The request
Reproduce the listing from the line that contains "At what distance" through the end of the listing, with the requests unchanged. In the answers, offset every distance value by adding 42.
— Begin Material for this task —
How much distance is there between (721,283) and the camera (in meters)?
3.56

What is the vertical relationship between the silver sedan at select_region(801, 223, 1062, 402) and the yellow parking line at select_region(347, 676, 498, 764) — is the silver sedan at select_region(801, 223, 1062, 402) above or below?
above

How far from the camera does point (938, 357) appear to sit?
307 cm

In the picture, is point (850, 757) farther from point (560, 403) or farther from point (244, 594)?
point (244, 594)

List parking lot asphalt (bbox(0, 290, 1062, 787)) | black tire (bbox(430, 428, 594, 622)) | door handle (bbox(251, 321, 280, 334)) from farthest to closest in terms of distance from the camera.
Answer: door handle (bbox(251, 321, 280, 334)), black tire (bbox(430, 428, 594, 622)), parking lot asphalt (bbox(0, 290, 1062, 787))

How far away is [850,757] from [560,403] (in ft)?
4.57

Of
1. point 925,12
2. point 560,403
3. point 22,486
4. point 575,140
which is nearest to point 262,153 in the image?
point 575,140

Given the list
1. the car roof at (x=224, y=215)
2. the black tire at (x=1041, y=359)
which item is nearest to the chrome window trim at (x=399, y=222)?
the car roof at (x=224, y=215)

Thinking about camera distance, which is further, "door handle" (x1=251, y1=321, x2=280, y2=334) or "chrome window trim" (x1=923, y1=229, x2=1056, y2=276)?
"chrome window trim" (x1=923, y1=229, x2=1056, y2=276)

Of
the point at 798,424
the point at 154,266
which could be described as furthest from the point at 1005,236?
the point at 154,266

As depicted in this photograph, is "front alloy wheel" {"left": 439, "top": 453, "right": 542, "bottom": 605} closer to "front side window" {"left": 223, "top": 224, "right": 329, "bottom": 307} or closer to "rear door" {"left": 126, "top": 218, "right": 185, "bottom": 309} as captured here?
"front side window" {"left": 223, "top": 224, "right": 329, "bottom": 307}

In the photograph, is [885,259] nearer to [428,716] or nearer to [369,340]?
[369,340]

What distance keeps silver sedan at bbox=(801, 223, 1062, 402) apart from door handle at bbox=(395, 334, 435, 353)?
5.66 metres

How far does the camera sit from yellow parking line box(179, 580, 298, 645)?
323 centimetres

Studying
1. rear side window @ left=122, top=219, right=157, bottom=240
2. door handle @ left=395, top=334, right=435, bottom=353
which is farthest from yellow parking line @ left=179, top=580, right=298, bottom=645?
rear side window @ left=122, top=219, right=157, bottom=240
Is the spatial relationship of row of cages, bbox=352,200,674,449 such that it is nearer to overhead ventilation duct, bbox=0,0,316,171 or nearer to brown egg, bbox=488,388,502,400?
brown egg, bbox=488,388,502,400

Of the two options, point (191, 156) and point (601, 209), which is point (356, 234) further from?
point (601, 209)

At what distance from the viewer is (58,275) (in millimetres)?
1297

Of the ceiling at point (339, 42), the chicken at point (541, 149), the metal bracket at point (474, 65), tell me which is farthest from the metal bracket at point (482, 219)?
— End Material for this task —
Result for this task
At what distance from the viewer is (58,275) (in millimetres)?
1339

Of the ceiling at point (339, 42), the chicken at point (541, 149), the metal bracket at point (474, 65), tell me which is farthest from the metal bracket at point (482, 219)?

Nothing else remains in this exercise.